Robert Morris of Pennsylvania, the "financier" of the Revolution, opened the proceedings with a nomination--Gen. George Washington for the presidency of the Constitutional Convention. The vote was unanimous. With characteristic ceremonial modesty, the general expressed his embarrassment at his lack of qualifications to preside over such an august body and apologized for any errors into which he might fall in the course of its deliberations.

To many of those assembled, especially to the small, boyish-looking, 36-year-old delegate from Virginia, James Madison, the general's mere presence boded well for the convention, for the illustrious Washington gave to the gathering an air of importance and legitimacy But his decision to attend the convention had been an agonizing one. The Father of the Country had almost remained at home.

Suffering from rheumatism, despondent over the loss of a brother, absorbed in the management of Mount Vernon, and doubting that the convention would accomplish very much or that many men of stature would attend, Washington delayed accepting the invitation to attend for several months. Torn between the hazards of lending his reputation to a gathering perhaps doomed to failure and the chance that the public would view his reluctance to attend with a critical eye, the general finally agreed to make the trip. James Madison was pleased.

General George Washington was unanimously elected president of the Philadelphia convention.

The Articles of Confederation

The determined Madison had for several years insatiably studied history and political theory searching for a solution to the political and economic dilemmas he saw plaguing America. The Virginian's labors convinced him of the futility and weakness of confederacies of independent states. America's own government under the Articles of Confederation, Madison was convinced, had to be replaced.

 In force since 1781, established as a "league of friendship" and a constitution for the 13 sovereign and independent states after the Revolution, the articles seemed to Madison woefully inadequate. With the states retaining considerable power, the central government, he believed, had insufficient power to regulate commerce. It could not tax and was generally impotent in setting commercial policy It could not effectively support a war effort. It had little power to settle quarrels between states. Saddled with this weak government, the states were on the brink of economic disaster. The evidence was overwhelming.

Congress was attempting to function with a depleted treasury; paper money was flooding the country, creating extraordinary inflation--a pound of tea in some areas could be purchased for a tidy $100; and the depressed condition of business was taking its toll on many small farmers. Some of them were being thrown in jail for debt, and numerous farms were being confiscated and sold for taxes.

In 1786 some of the farmers had fought back.

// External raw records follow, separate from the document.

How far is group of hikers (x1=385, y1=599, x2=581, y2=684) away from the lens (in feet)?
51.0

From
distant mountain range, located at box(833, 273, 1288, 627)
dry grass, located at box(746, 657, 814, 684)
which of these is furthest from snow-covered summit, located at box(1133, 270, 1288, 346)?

 Led by Daniel Shays, a former captain in the Continental army, a group of armed men, sporting evergreen twigs in their hats, prevented the circuit court from sitting at Northampton, MA, and threatened to seize muskets stored in the arsenal at Springfield. Although the insurrection was put down by state troops, the incident confirmed the fears of many wealthy men that anarchy was just around the corner.

 Embellished day after day in the press, the uprising made upper-class Americans shudder as they imagined hordes of vicious outlaws descending upon innocent citizens. From his idyllic Mount Vernon setting, Washington wrote to Madison: "Wisdom and good examples are necessary at this time to rescue the political machine from the impending storm."

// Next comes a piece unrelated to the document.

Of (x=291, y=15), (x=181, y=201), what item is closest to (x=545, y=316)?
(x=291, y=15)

Madison thought he had the answer. He wanted a strong central government to provide order and stability.

 "Let it be tried then," he wrote, "whether any middle ground can be taken which will at once support a due supremacy of the national authority," while maintaining state power only when "subordinately useful." The resolute Virginian looked to the Constitutional Convention to forge a new government in this mold.

The convention had its specific origins in a proposal offered by Madison and John Tyler in the Virginia assembly that the Continental Congress be given power to regulate commerce throughout the Confederation. Through their efforts in the assembly a plan was devised inviting the several states to attend a convention at Annapolis, MD, in September 1786 to discuss commercial problems.

 Madison and a young lawyer from New York named Alexander Hamilton issued a report on the meeting in Annapolis, calling upon Congress to summon delegates of all of the states to meet for the purpose of revising the Articles of Confederation. Although the report was widely viewed as a usurpation of congressional authority, the Congress did issue a formal call to the states for a convention.

To Madison it represented the supreme chance to reverse the country's trend. And as the delegations gathered in Philadelphia, its importance was not lost to others. The squire of Gunston Hall, George Mason, wrote to his son, "The Eyes of the United States are turned upon this Assembly and their Expectations raised to a very anxious Degree. May God Grant that we may be able to gratify them, by establishing a wise and just Government."